Whether protein, post-translational modification, or small molecule metabolite in origin, biomarkers hold great promise as diagnostic and prognostic indicators of disease. There have been huge leaps in technology in order to interrogate a larger spectrum of compound sources with greater accuracy and resolution than previously seen. Thus, the potential for biomarker identification is greater than ever before. However, verification of the statistical and biological significance of each candidate, as well as validation of the sensitivity and specificity of these candidates, remain arduous and challenging processes -- with no promises of success.
The old adage, "The best laid plans of mice and men often go astray", may apply to biomarker research as well. However, the more succinct the experimental plan, the less chance that it is experimentation that goes astray rather than the natural course of the science behind it.
In the discovery stage of biomarker research, wide paths are taken for deep interrogation of research samples. Many modern approaches assist this early stage.
Sample complexity - protocols, reagents, and processing steps are designed to reduce sample complexity without losing sensitivity. Examples: Solid phase extraction (SPE) for removal of high abundance matrix background proteins using a chromatographic support, Liquid-liquid extraction for selective removal of matrix compounds using phase change precipitation, and simple chemical precipitation.
Analyte enrichment - materials are used to pull compound fractions out of complex backgrounds in order to assist the identification of candidates. Examples include: beads or pipet tips coated with lectins or phosphopeptide binding compounds, extensive prefractionation to reduce the abundance and potential negative affects of background material. Preventing activities such as inhibitory binding, co-precipitation, or others, these latter methods assist in elevating the presence of candidates which are no longer masked or are now better reported by the instrument.
The abundance of advanced processing techniques described above expands the search space for biologically relevant compounds, thereby boosting the chances of biomarker identification. Examples of this expanded space include: a wider range of cell types and cellular fractions, a broader depth of tissue distribution; a more diverse level of analysis in proximal solutions, such as urine or cerebral spinal fluid, across human and model systems; and critical analysis in blood plasma, the 'gold standard' for biomarker relevance.
Biomarker discovery can include screening of thousands of analytes across tens to hundreds of samples, so well designed and robust protocols are mandatory for success at this stage
The next stage can be divided into qualification and verification.
Qualification is meant to confirm the differential abundance of candidates in human plasma. Whereas, verification begins to assess the specificity of candidates as biomarkers of disease by the use of population-derived sample cohorts.
This stage makes use of refined sample pretreatment or prefractionation and includes modifications for compatibility with a more quantitative workflow -- and the reagents, methods, and analytical tool that go along with this.
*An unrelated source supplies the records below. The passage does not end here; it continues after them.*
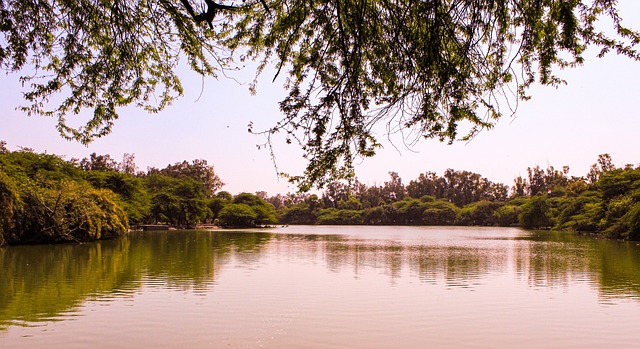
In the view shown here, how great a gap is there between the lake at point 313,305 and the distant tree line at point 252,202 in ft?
8.68

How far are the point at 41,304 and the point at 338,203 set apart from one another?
95893 millimetres

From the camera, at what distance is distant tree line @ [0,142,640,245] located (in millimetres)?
24688

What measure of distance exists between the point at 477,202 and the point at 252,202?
4401 cm

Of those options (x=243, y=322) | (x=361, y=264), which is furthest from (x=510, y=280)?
(x=243, y=322)

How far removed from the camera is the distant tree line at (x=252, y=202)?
2469 centimetres

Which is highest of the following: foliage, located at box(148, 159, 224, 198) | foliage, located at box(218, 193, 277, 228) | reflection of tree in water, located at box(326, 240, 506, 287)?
foliage, located at box(148, 159, 224, 198)

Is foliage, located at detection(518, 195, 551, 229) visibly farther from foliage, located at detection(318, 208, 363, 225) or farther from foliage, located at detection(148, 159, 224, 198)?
foliage, located at detection(148, 159, 224, 198)

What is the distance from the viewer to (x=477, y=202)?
9188 centimetres

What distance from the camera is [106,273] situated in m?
14.3

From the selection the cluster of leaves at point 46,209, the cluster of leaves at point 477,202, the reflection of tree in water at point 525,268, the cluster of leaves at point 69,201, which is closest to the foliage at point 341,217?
the cluster of leaves at point 477,202

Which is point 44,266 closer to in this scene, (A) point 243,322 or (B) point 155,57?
(A) point 243,322

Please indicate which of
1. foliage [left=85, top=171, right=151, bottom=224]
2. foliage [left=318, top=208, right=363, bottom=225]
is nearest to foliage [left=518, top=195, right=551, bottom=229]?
foliage [left=318, top=208, right=363, bottom=225]

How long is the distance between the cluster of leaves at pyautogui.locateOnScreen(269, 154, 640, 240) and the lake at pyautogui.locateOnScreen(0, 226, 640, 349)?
3230 cm

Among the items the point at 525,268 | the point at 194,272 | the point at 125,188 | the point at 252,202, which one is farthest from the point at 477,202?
the point at 194,272
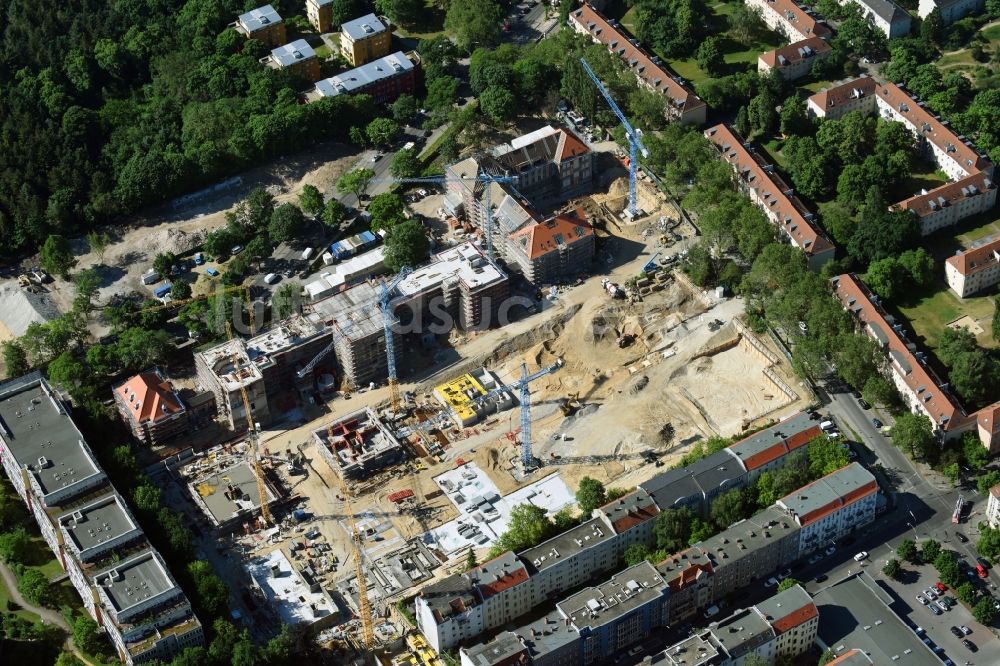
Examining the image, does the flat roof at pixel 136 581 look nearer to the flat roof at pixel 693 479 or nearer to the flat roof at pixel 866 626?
the flat roof at pixel 693 479

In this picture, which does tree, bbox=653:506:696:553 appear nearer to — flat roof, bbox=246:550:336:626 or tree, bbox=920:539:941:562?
tree, bbox=920:539:941:562

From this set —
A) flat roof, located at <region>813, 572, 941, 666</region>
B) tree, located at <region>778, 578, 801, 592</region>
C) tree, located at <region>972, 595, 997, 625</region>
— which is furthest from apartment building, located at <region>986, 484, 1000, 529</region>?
tree, located at <region>778, 578, 801, 592</region>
Examples include: immunoaffinity enrichment of specific candidate peptides and labelled or label-free quantitation of these peptides by multiple reaction monitoring (MRM) LC-MS/MS.
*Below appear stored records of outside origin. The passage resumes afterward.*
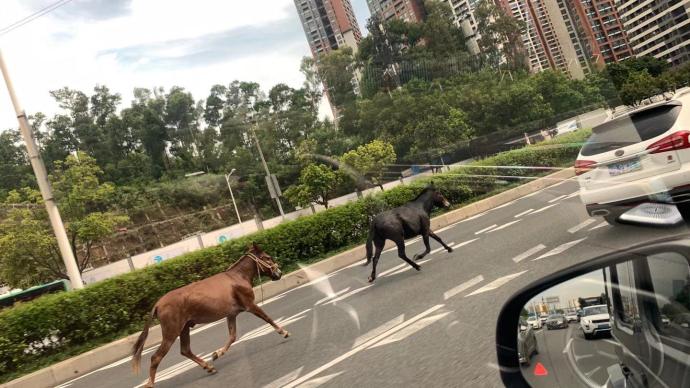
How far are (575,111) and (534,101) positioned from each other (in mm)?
1091

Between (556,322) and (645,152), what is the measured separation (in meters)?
1.91

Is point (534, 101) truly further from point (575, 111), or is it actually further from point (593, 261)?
point (593, 261)

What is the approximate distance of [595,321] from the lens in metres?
1.38

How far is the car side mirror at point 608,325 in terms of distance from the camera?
1148 mm

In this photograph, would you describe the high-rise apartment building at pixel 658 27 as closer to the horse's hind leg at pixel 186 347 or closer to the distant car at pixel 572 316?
the distant car at pixel 572 316

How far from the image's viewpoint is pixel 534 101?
17.4 feet

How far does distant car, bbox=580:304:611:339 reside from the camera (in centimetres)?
136

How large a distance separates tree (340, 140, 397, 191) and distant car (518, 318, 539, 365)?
351 inches

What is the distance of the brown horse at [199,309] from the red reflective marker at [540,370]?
4.29m

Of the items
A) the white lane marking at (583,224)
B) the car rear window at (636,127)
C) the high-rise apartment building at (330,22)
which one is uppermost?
the high-rise apartment building at (330,22)

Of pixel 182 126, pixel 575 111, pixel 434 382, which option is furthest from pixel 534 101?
pixel 182 126

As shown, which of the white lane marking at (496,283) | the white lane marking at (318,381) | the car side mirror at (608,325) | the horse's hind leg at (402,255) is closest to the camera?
the car side mirror at (608,325)

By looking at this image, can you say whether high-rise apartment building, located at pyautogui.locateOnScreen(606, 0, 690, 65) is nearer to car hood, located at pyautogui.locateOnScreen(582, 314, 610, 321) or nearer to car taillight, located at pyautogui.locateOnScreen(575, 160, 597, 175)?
car taillight, located at pyautogui.locateOnScreen(575, 160, 597, 175)

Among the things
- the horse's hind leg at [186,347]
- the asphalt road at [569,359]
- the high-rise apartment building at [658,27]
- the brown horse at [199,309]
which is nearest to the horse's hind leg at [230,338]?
the brown horse at [199,309]
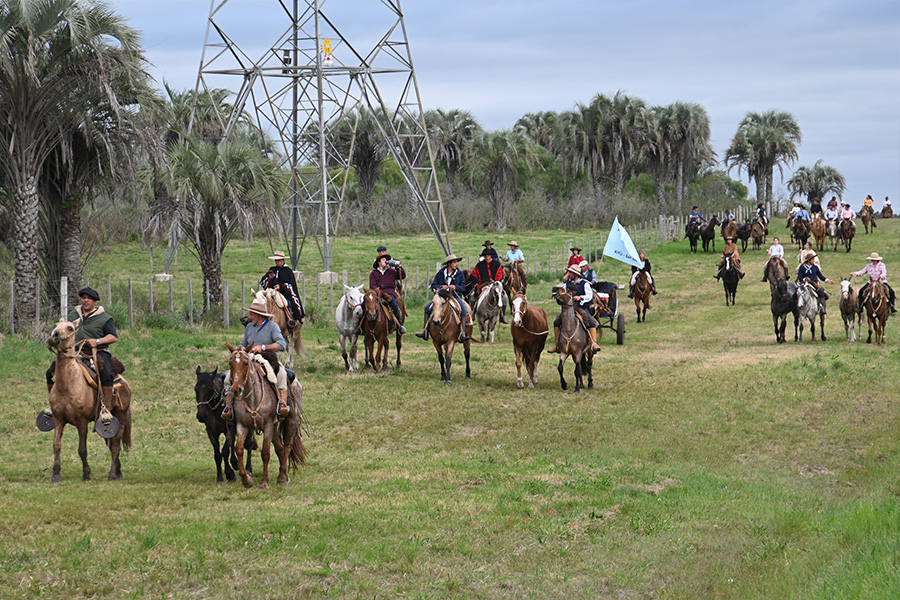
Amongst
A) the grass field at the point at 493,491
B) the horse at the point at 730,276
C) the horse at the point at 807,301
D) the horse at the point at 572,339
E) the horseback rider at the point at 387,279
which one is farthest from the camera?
the horse at the point at 730,276

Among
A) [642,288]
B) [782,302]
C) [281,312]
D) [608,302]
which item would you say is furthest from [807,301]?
[281,312]

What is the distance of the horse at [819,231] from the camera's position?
160ft

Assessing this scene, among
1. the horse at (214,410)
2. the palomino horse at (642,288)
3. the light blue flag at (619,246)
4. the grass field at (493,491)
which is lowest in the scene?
the grass field at (493,491)

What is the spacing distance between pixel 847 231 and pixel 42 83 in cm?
3729

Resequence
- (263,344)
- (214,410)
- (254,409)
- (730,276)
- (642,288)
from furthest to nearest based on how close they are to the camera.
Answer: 1. (730,276)
2. (642,288)
3. (263,344)
4. (214,410)
5. (254,409)

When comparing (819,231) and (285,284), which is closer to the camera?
(285,284)

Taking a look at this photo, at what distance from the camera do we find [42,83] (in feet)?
75.0

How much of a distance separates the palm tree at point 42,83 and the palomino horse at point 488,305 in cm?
884

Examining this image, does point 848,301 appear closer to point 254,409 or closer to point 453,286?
point 453,286

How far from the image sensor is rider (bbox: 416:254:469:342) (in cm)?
2011

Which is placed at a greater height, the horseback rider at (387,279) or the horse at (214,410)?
the horseback rider at (387,279)

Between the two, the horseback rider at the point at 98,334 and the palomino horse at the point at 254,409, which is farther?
the horseback rider at the point at 98,334

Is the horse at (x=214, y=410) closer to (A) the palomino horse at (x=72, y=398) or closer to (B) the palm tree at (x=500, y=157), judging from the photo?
(A) the palomino horse at (x=72, y=398)

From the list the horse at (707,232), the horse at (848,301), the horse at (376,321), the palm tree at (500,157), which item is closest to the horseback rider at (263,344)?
the horse at (376,321)
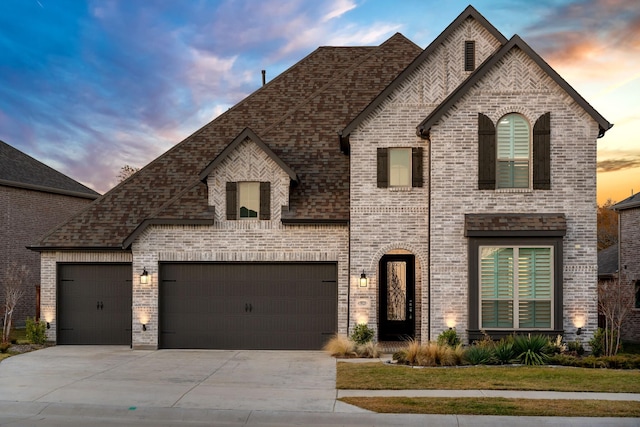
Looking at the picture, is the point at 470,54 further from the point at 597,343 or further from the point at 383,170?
the point at 597,343

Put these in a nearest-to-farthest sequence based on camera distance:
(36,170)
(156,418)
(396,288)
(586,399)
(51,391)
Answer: (156,418) < (586,399) < (51,391) < (396,288) < (36,170)

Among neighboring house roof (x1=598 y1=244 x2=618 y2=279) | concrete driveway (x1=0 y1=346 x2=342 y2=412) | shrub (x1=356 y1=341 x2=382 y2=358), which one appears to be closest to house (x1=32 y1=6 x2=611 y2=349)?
shrub (x1=356 y1=341 x2=382 y2=358)

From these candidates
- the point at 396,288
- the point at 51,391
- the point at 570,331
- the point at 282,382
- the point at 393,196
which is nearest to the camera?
the point at 51,391

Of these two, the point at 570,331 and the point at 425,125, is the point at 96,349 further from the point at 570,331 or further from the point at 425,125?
the point at 570,331

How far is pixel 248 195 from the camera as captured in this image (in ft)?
62.1

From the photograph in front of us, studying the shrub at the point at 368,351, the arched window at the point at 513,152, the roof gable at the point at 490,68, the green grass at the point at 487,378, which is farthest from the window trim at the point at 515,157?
the shrub at the point at 368,351

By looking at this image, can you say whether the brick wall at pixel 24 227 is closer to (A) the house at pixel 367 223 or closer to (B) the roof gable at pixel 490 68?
(A) the house at pixel 367 223

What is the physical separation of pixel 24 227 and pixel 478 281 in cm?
2002

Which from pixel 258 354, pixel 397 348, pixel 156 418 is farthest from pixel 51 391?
pixel 397 348

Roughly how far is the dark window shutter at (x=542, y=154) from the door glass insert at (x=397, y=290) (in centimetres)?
588

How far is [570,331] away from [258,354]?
8.41 meters

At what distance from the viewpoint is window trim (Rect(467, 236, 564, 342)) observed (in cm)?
1670

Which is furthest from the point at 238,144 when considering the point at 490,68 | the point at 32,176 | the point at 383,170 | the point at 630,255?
the point at 630,255

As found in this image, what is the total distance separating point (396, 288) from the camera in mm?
21391
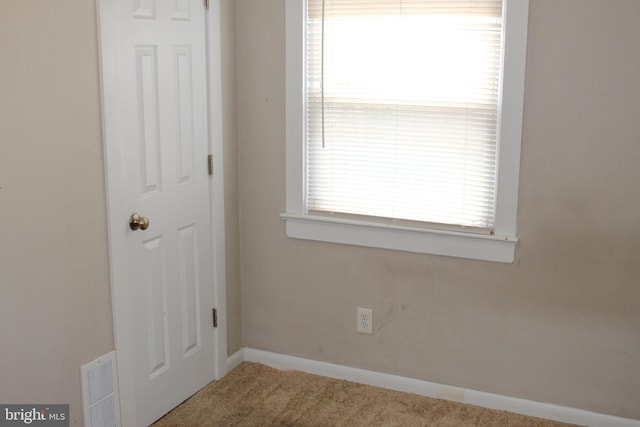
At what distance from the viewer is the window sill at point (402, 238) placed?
317cm

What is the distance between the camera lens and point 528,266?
3135 millimetres

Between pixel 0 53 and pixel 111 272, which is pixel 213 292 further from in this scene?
pixel 0 53

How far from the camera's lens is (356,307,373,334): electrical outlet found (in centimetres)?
349

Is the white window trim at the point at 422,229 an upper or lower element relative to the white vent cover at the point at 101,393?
upper

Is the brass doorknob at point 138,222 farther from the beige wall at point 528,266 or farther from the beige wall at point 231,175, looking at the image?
the beige wall at point 528,266

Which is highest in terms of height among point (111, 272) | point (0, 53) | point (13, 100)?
point (0, 53)

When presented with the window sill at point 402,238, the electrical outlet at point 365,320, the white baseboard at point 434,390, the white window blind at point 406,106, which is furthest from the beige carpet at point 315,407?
the white window blind at point 406,106

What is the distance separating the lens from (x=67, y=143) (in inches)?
101

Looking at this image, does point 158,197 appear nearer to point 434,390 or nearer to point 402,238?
point 402,238

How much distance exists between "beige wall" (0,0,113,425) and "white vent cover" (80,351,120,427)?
4cm

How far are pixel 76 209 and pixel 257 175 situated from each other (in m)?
1.14

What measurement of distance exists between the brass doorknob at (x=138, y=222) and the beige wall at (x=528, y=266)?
79cm

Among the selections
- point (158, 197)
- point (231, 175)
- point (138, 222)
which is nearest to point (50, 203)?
point (138, 222)

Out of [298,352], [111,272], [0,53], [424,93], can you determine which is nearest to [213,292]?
[298,352]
Based on the statistical significance of the presence or absence of candidate markers compared to control samples, the biological relevance of potential biomarkers come into better focus. These measures of quantitative specificity bring the number of analytes down 1 to 2 orders of magnitude arriving at 10s to 100s of compounds. At the same time the size of the sample cohorts climb to the 100s.
The final stage of biomarker validation and clinical assay development involves refined investigations into specificity and sensitivity as well as assay process and logistics optimization.
This stage requires population-derived human plasma from large well-defined patient cohorts. These 1000+ sample cohorts will include clinical data such as base level metabolic factors, general pathological indicators, and perhaps data for the existing 'gold standard' -- the previous biomarker. With methods now extremely well-defined, the new objective involves statistical analysis of the specificity and sensitivity of a candidate biomarker compared to existing tests for indication of disease. This may include comparison of receiver operating characteristic (ROC) analysis of each marker in order to determine which generates a better true positive rate (sensitivity) versus false positive rate (1-specificity). The ROC plot closest to unity has the highest level predictive value over the others.
Traditionally the domain of immunoassays, validated and optimized MS-based laboratory developed tests have now become abundant in the clinical and R&D spaces. The continued development of sample treatment techniques and products, analytical instrument technologies, and data interpretation software and database resources will bring biomarker assays closer to FDA approved clinical diagnostic use. As well, these developments will assist the therapeutic development processes by providing better indicators of therapeutic efficacy and off target effects, in turn producing safer and more effective medicines.
The road to biomarker validation is long and arduous, however modern solutions are paving the way for an ever greater range of entities with untold potential.